TensorRT Inferencing using TF-TRT framework FP32 vs FP16

Hi,
I have started exploring TensorRT few months back, I have optimized custom trained keras classification model using TF-TRT python framework for both FP32 and FP16 precision modes. After conversion, model summary shows dtype as ‘float32’ for both Am I missing something? or all the layers cannot be optimized to FP16.
PFA for your reference.



Also as per this document : Accelerating Inference in TensorFlow with TensorRT User Guide - NVIDIA Docs - TensorFlow memory configurations can be used for TensorRT Inferencing, even after using those configurations there is no improvement. what could be the reason?
I even tried reducing workspace bytes while conversion, but there is no memory optimization.

Hi,

The calculation is in FP16 format but the input/output keeps FP32 since this is easy for users to feed or read the data.
A format convert layer will be added by default to handle the conversion.

Thanks.

okay, Thanks for the quick reply.
I still do not see any performance improvement, will check for few trials and get back to you if required.

Hi,

It looks like the accelerated ratio of fp32 and fp16 seems to be identical.
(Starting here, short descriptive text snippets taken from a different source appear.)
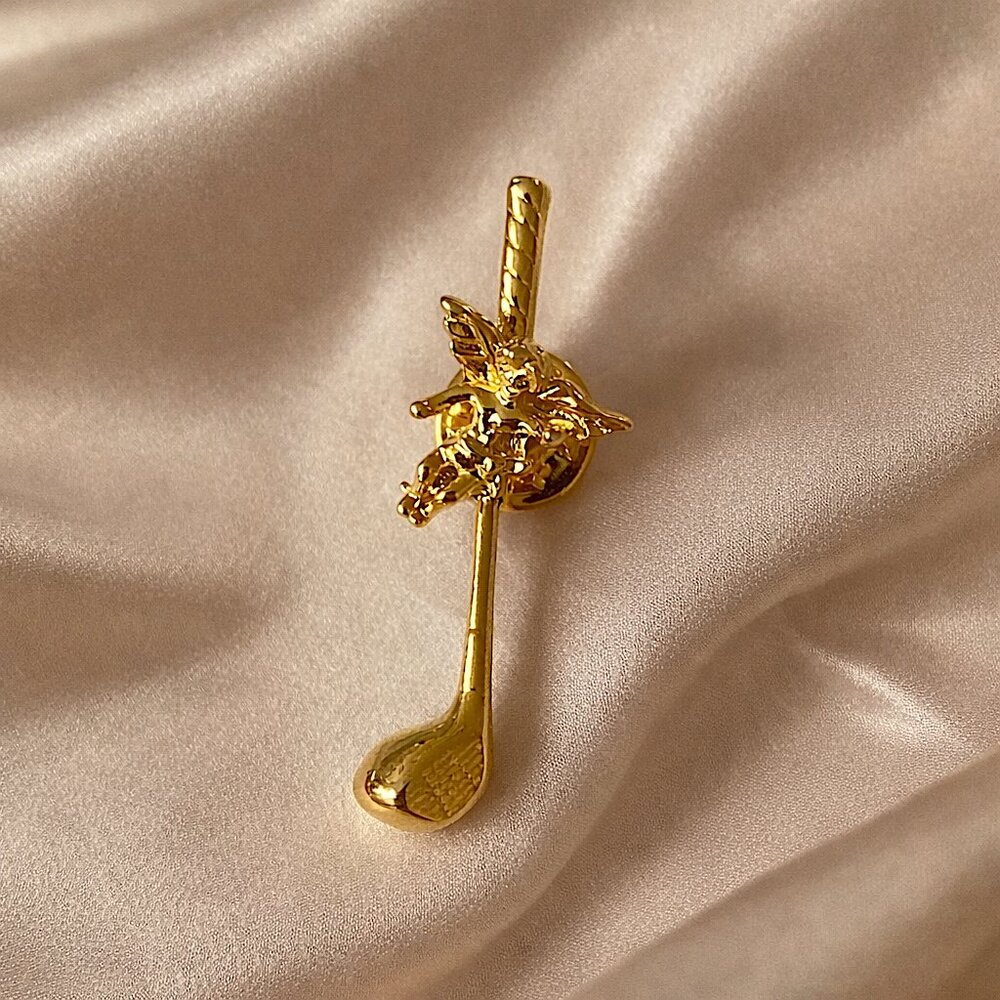 Vintage UNTESTED Lapel Pin Cherub Angel Golf Club Brooch Pinback Gold Tone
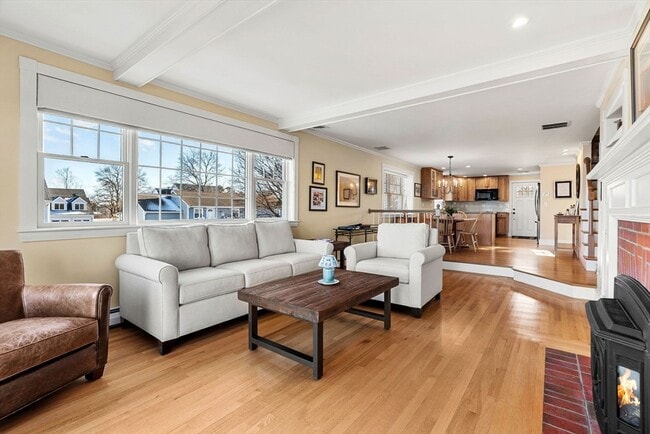 Building Photo - 30R Harbor St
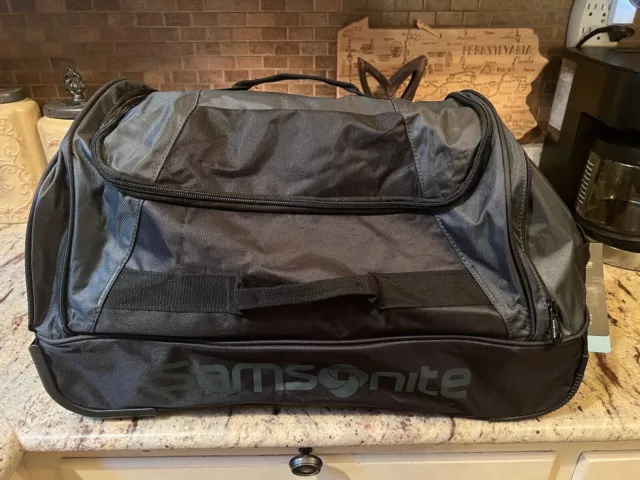 Samsonite Andante 2 Wheeled Rolling Duffel Bag Moss Green/Black 22” Travel Bag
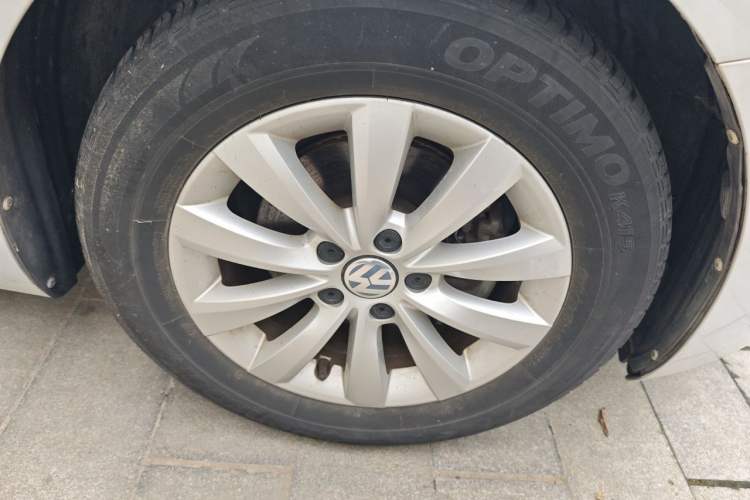 Used Volkswagen Beetle 2018 180TSI Yile Model Right Front Wheel Hub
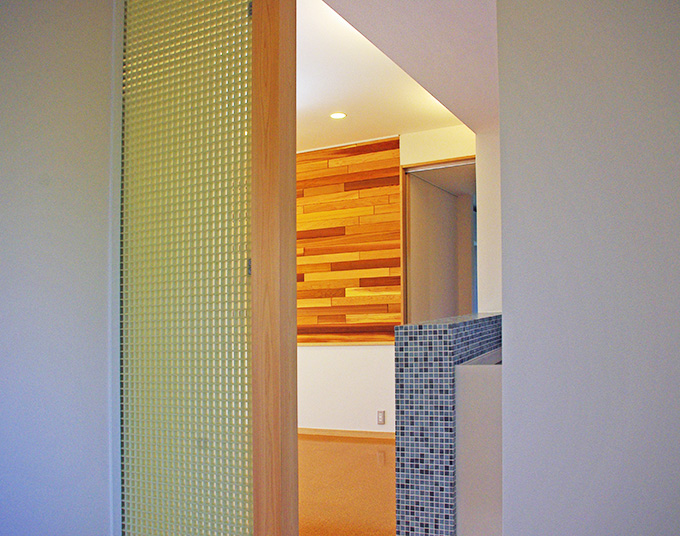 耐力壁をグラスファーバーでつくる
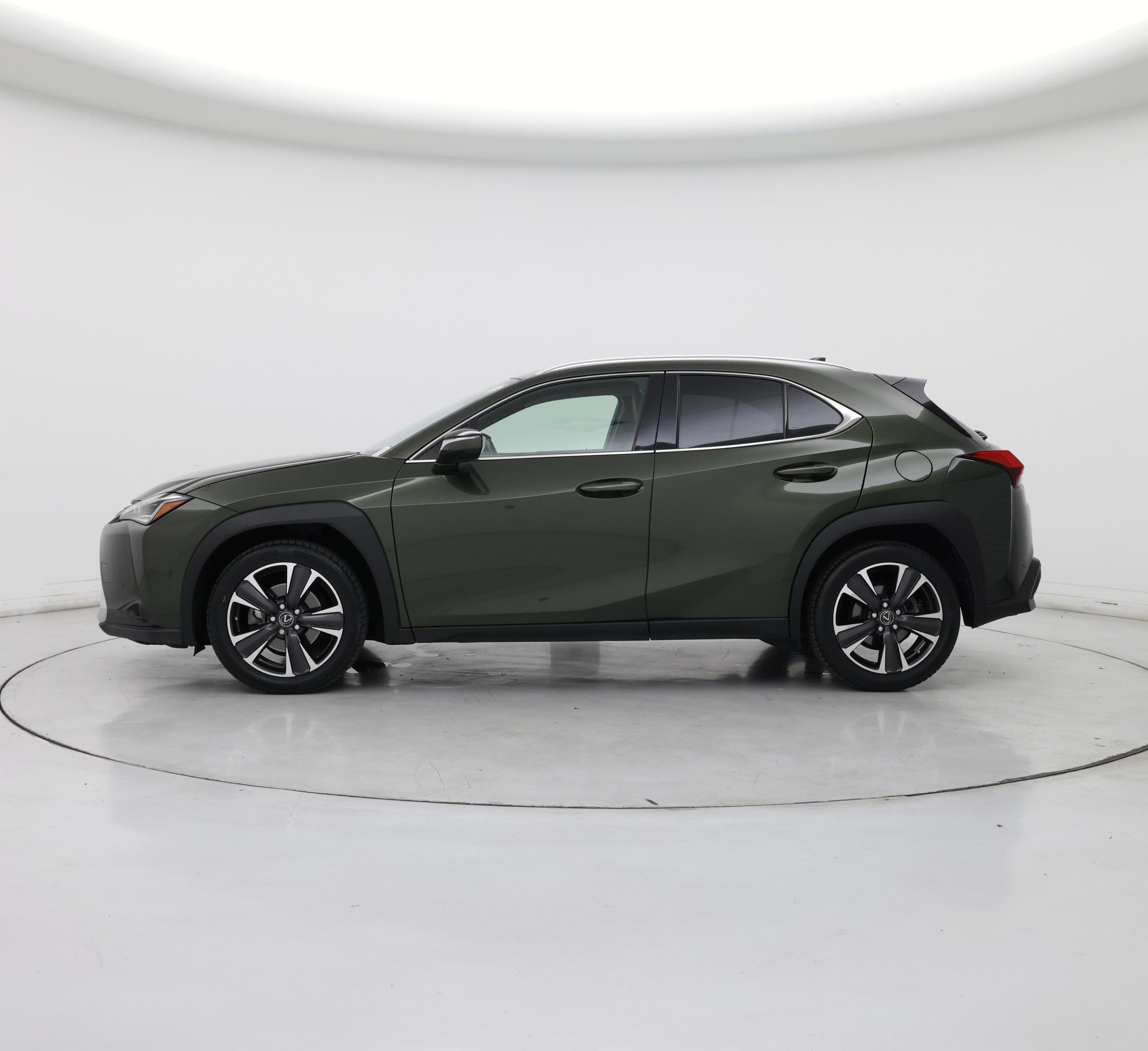 Thumbnail: 2021 Lexus UX - 3
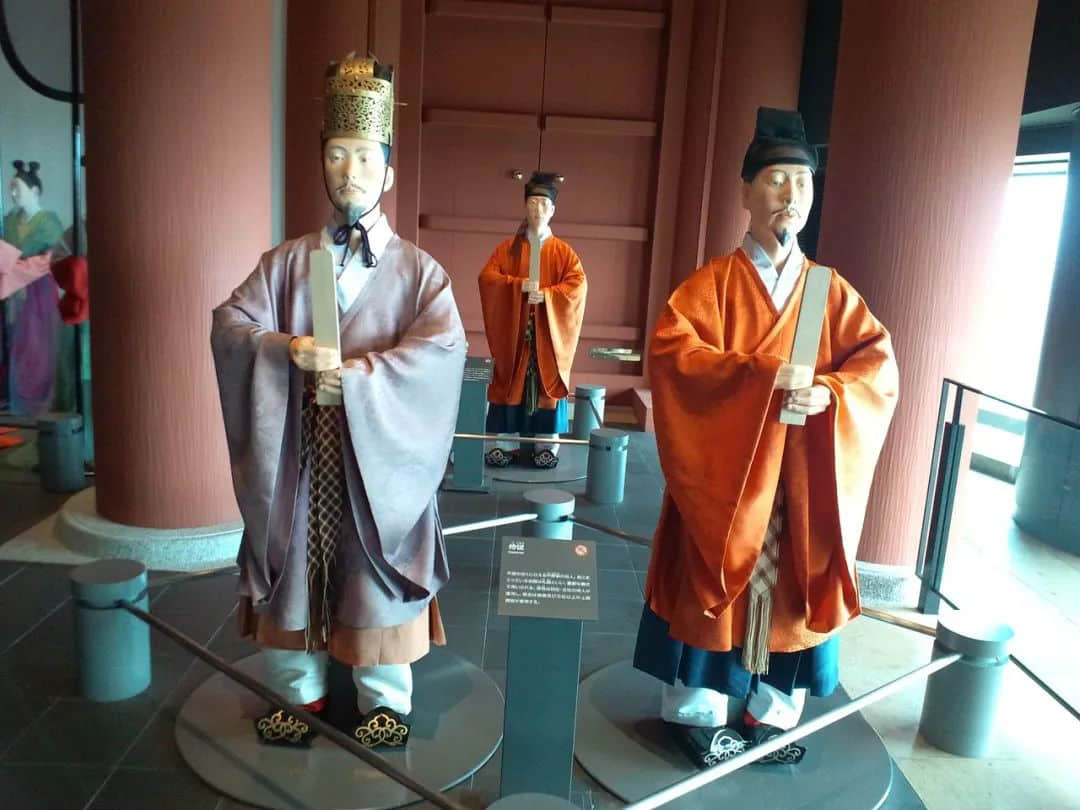 中國人穿和服屬尋釁滋事？除了法律，我們更想談?wù)剼v史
Not sure if there are any dependencies or overhead in the TF-TRT.
Are you able to use pure TensorRT (like trtexec) so we can give it a further check?

Thanks.

Hi,
I have not explored trtexec as was getting proper results and improvement with FP32 optimized models, will explore trtexec once.

Hi,

Please give it a try and let us know the following.
Thanks.

This topic was automatically closed 14 days after the last reply. New replies are no longer allowed.